#### TASK TO CARRY OUT
Beginning with the line below that contains "order: Carnivora" and ending with the line that contains "A: Puma concolor (mountain lion).", copy every line exactly. Copy nothing else.
[Start of section]
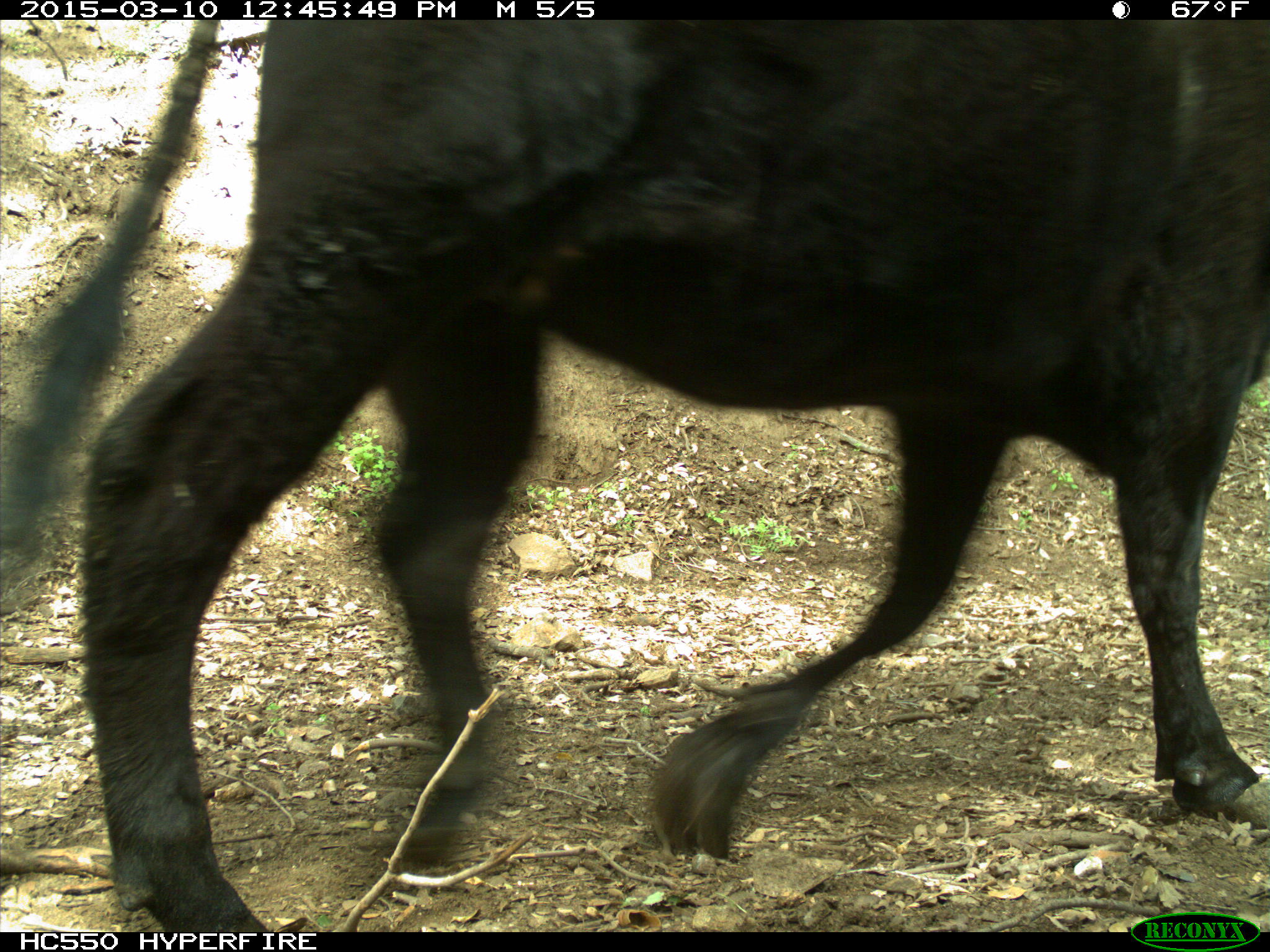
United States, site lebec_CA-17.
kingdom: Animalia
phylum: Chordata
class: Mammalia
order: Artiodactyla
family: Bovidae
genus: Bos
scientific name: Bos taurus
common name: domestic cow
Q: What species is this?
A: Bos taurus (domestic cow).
[End of section]
[Start of section]
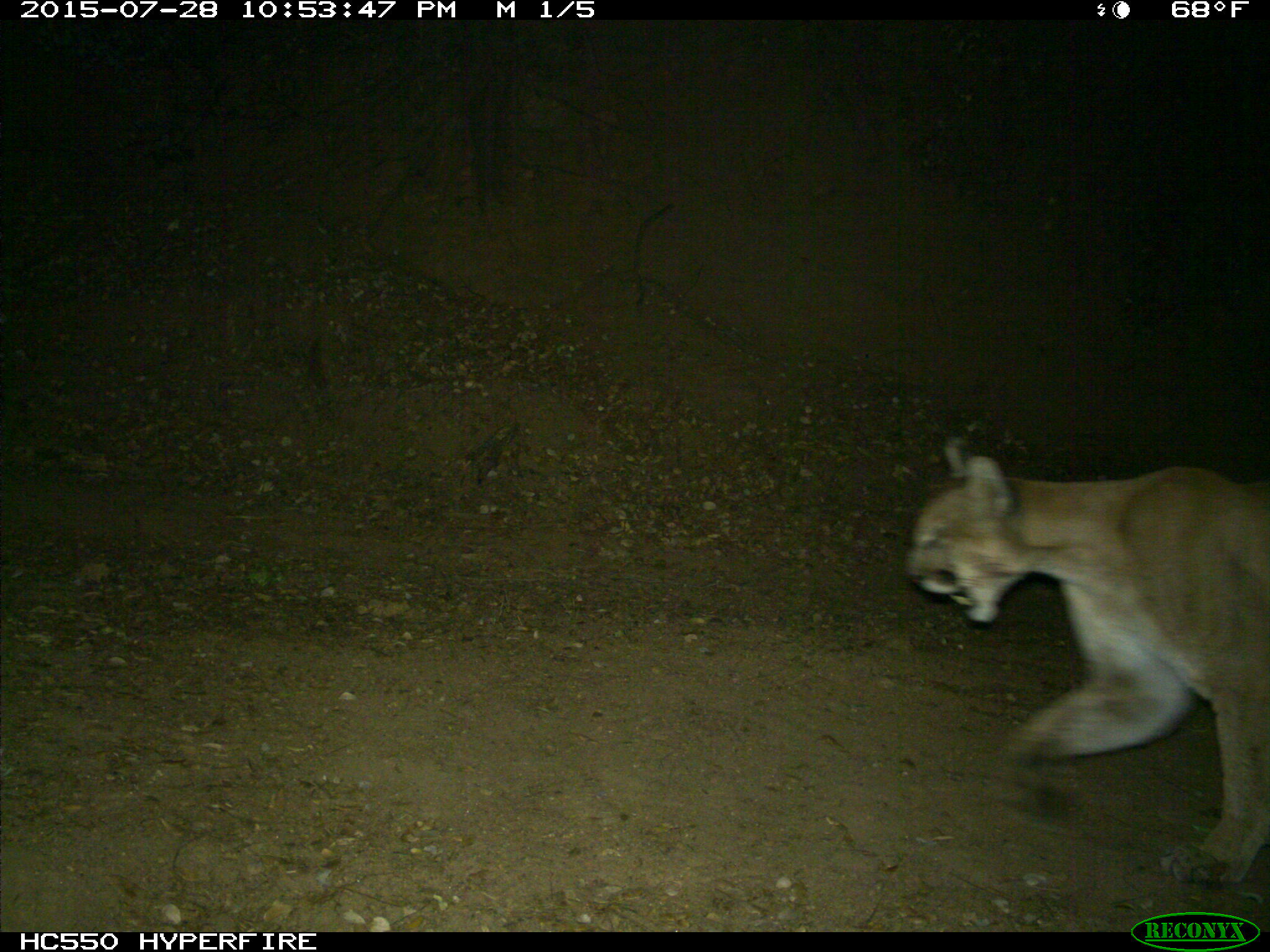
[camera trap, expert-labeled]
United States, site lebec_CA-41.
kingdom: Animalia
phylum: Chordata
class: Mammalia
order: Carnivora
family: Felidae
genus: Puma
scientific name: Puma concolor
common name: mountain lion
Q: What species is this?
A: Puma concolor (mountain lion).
[End of section]
#### ANSWER SPACE
order: Carnivora
family: Felidae
genus: Puma
scientific name: Puma concolor
common name: mountain lion
Q: What species is this?
A: Puma concolor (mountain lion).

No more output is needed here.